HADR Timeout defines, in seconds, the time after unavailability of the other HADR server is first noticed that the HADR state will change from connected to disconnected. If you are starting HADR on the primary server, then if the primary server cannot connect to the standby in this number of seconds, the start will fail and HADR will not be running. Assuming no failover software and the setting of HADR_PEER_WINDOW to 0, The primary server will continue processing transactions without sending them to the standby. It will periodically retry the connection to the standby, and if the standby becomes available it will again start processing transactions with commits tied to the requirements of the SYNCMODE being used.
If attempting a takeover without force, DB2 will wait this amount of time to attempt to communicate with the other server before failing and returning an error message.
The real point of this time period is to allow minor network hiccups to occur without other action being taken, but yet to consider the connection failed so as not to impede transactions after a reasonable period of time.
Setting this value depends on your network. I have a client with frequent network issues where I keep this value at 300. I have other clients where I use simply 120, which seems to work well for most environments. I have seen it set as low as 10 seconds for a very highly available network where seconds of slowdown are not very acceptable, but would be very cautious setting it that low.

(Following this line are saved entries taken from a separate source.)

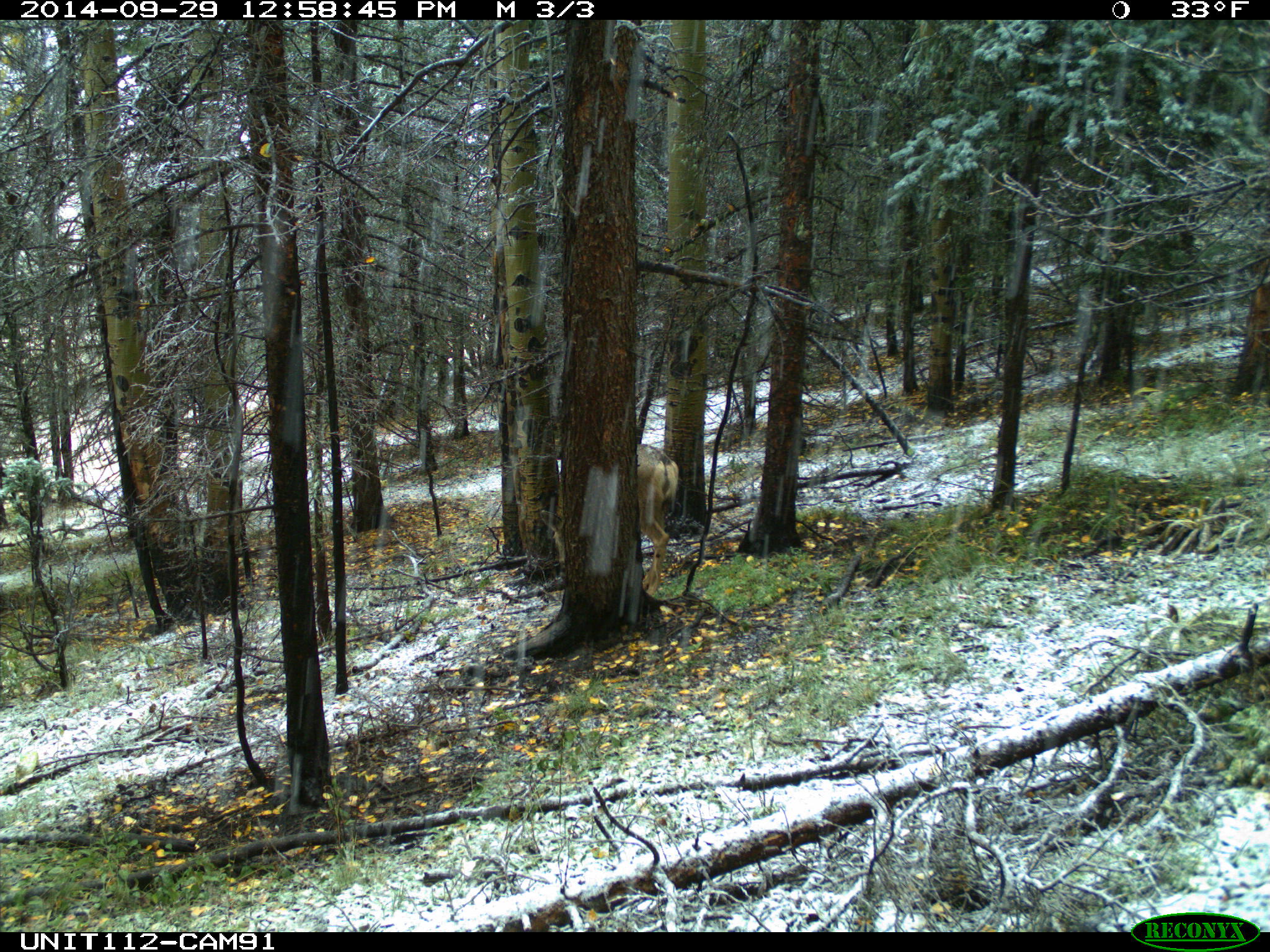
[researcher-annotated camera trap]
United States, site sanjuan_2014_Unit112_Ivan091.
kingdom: Animalia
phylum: Chordata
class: Mammalia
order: Artiodactyla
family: Cervidae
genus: Odocoileus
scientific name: Odocoileus hemionus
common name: mule deer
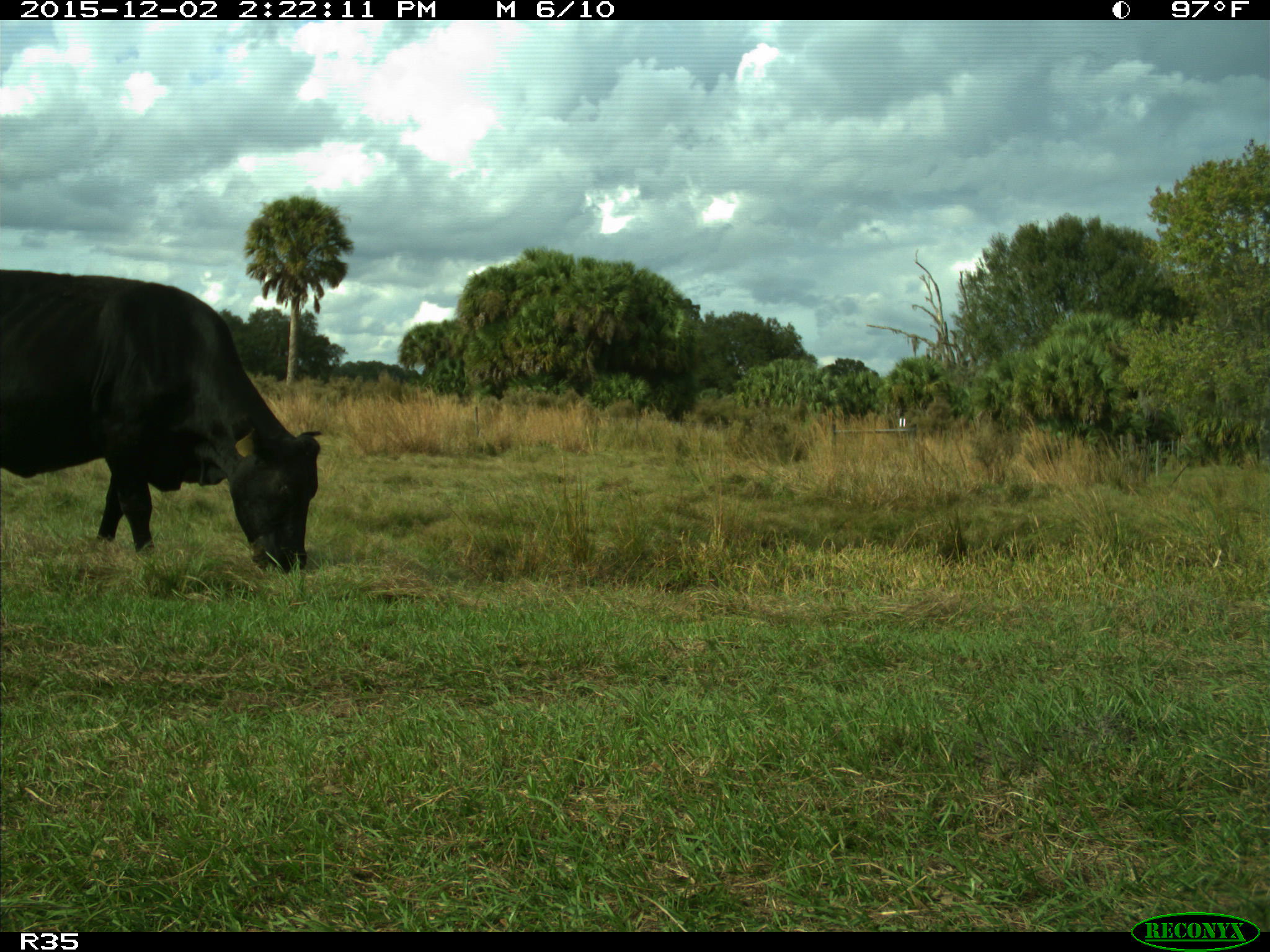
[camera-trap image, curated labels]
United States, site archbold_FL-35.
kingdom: Animalia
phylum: Chordata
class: Mammalia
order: Artiodactyla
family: Bovidae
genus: Bos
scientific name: Bos taurus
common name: domestic cow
Bos taurus (domestic cow).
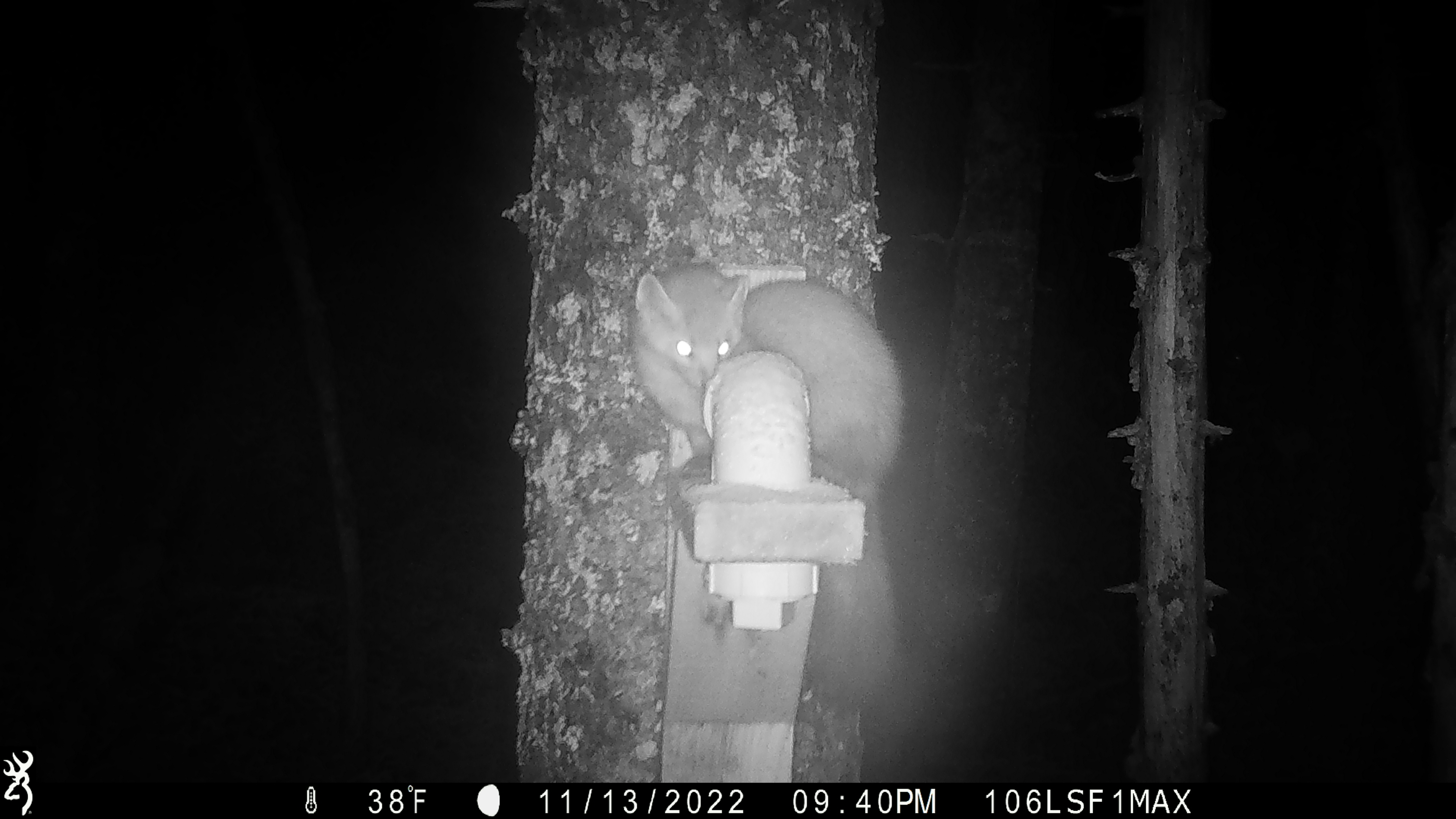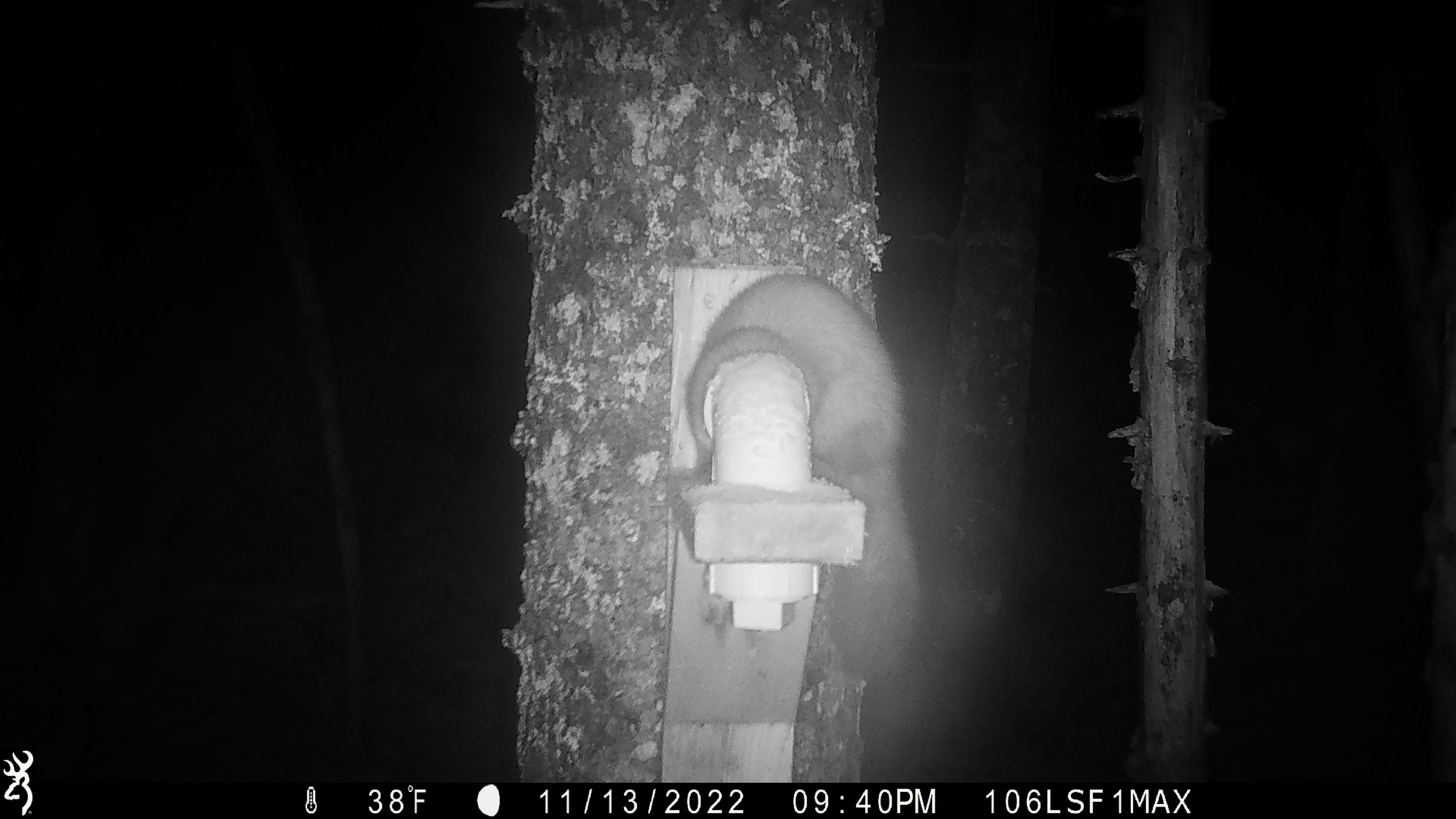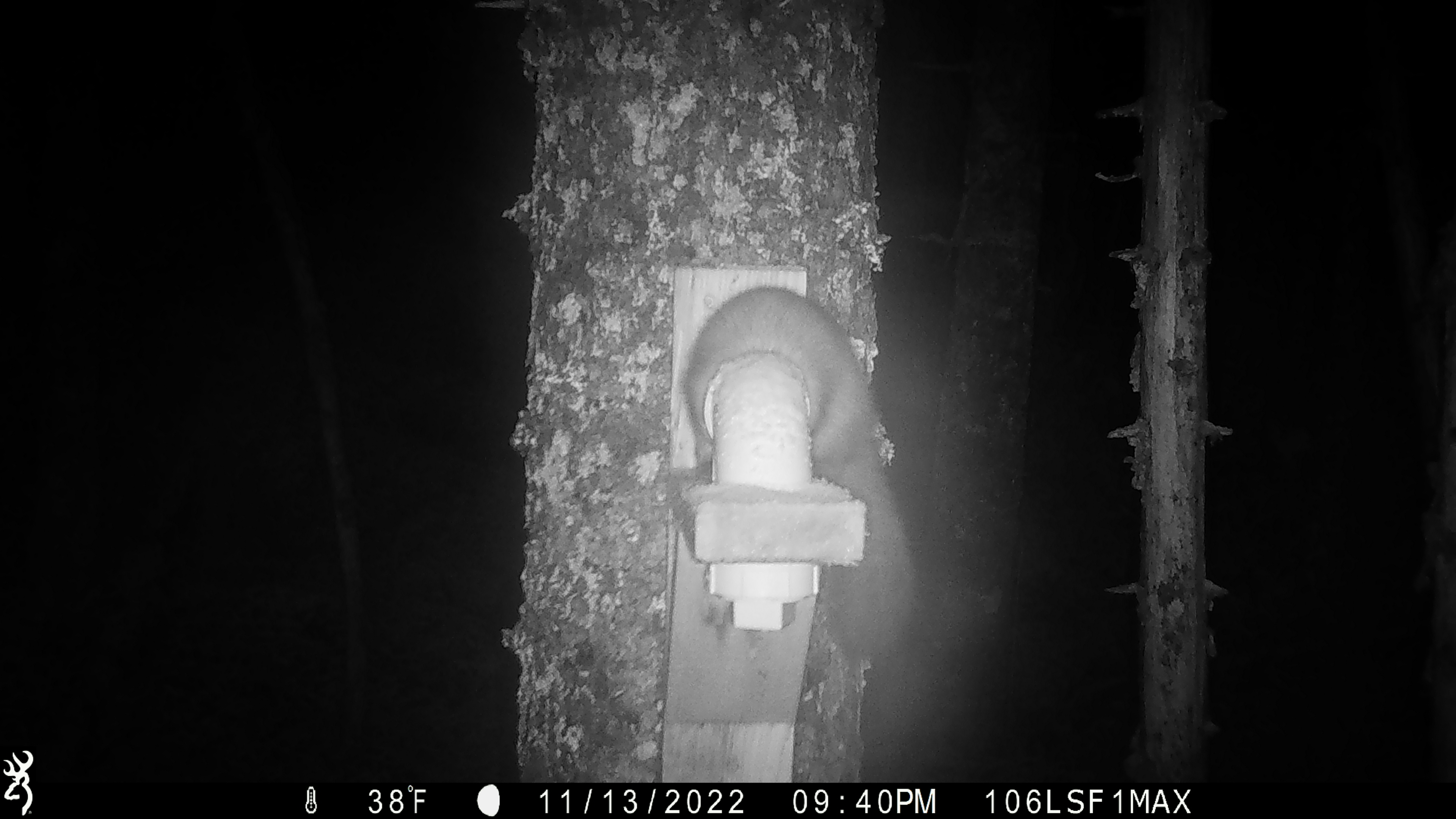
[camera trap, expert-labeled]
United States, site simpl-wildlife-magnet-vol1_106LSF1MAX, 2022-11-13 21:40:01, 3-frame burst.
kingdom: Animalia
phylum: Chordata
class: Mammalia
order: Carnivora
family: Mustelidae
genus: Martes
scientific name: Martes americana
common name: american marten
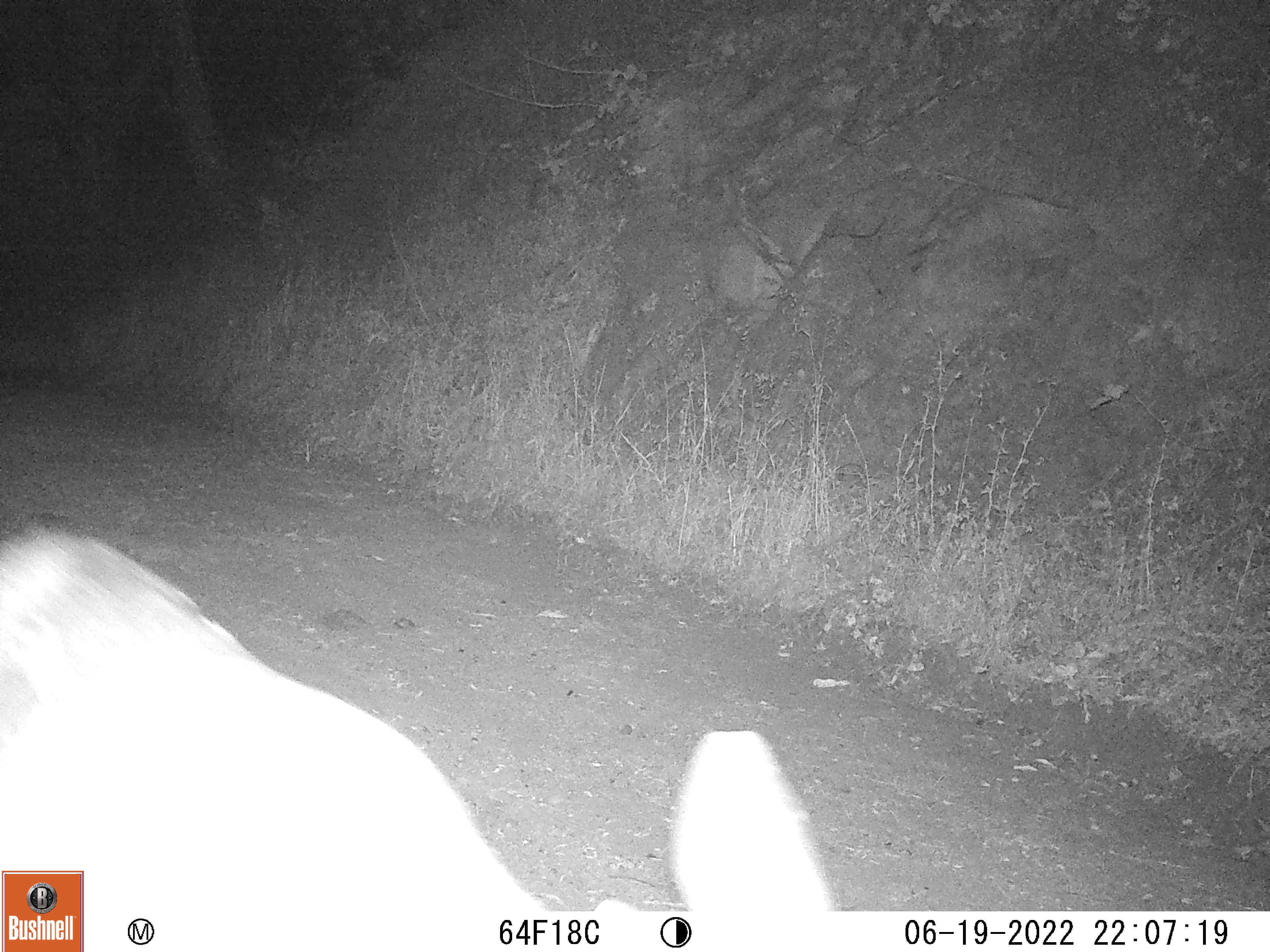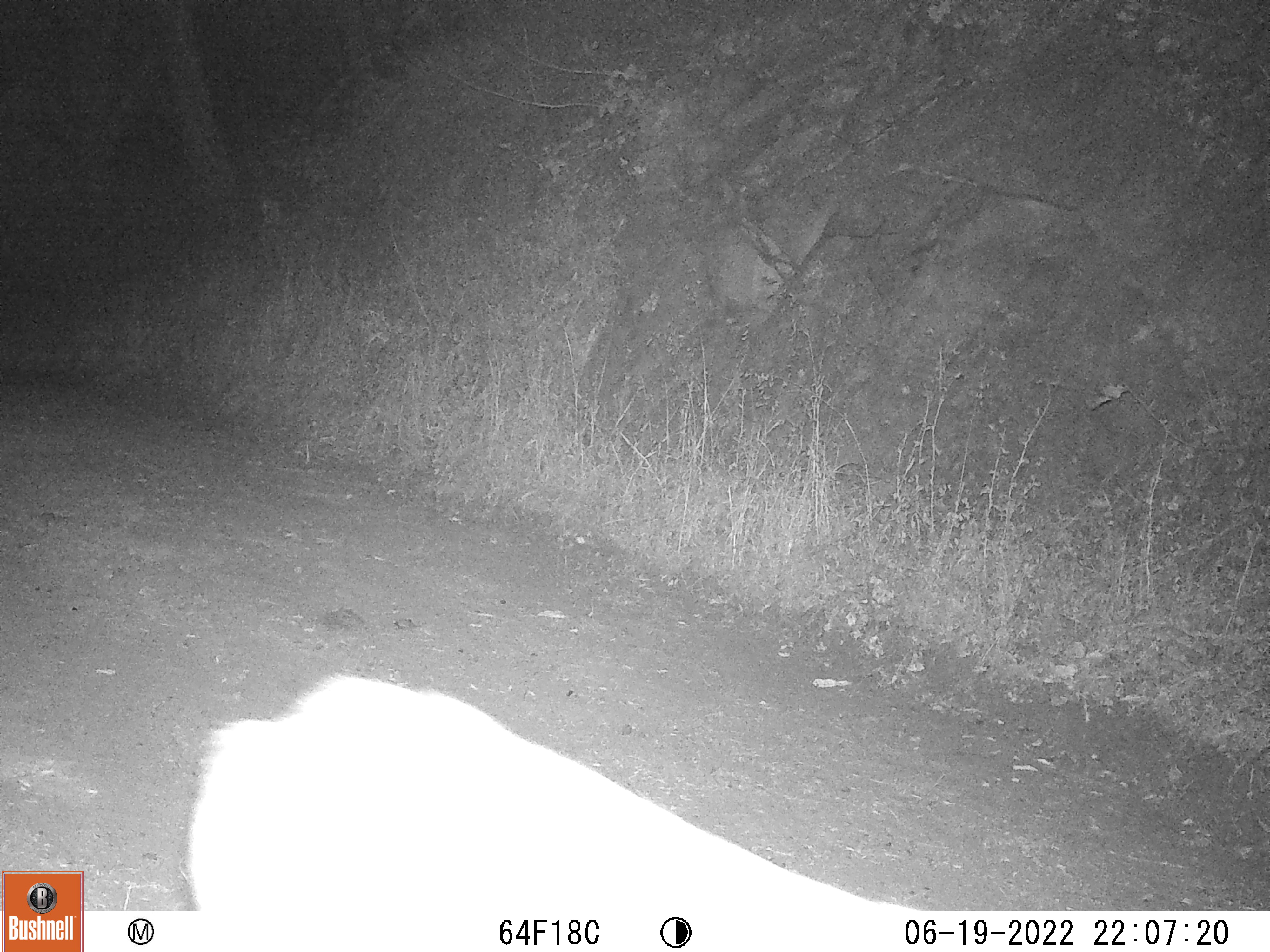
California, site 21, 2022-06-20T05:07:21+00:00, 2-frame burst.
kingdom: Animalia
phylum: Chordata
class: Mammalia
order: Artiodactyla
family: Cervidae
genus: Odocoileus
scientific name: Odocoileus hemionus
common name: mule deer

This parameter is not usually used when only HADR is in place with manual failover. But it is critical if using an automated failover for HADR such as TSA(db2haicu) or others. This tells DB2 how long AFTER the connection is considered failed to continue to behave as if the connection were not failed. Now that may sound a bit odd. But the real intention here is to allow the connection to be considered failed, and then give time for that failure to be detected by the failover automation software before any transactions are allowed to complete and compromise the data. This means you can easily have connections waiting for as much as HADR_TIMEOUT plus HADR_PEER_WINDOW before a failover is completed and your database is again available.
Most frequently I see HADR_PEER_WINDOW set to 300 out of an abundance of caution – actual takeovers do not generally take that long, though in a failure state there may be multiple factors slowing down the failover.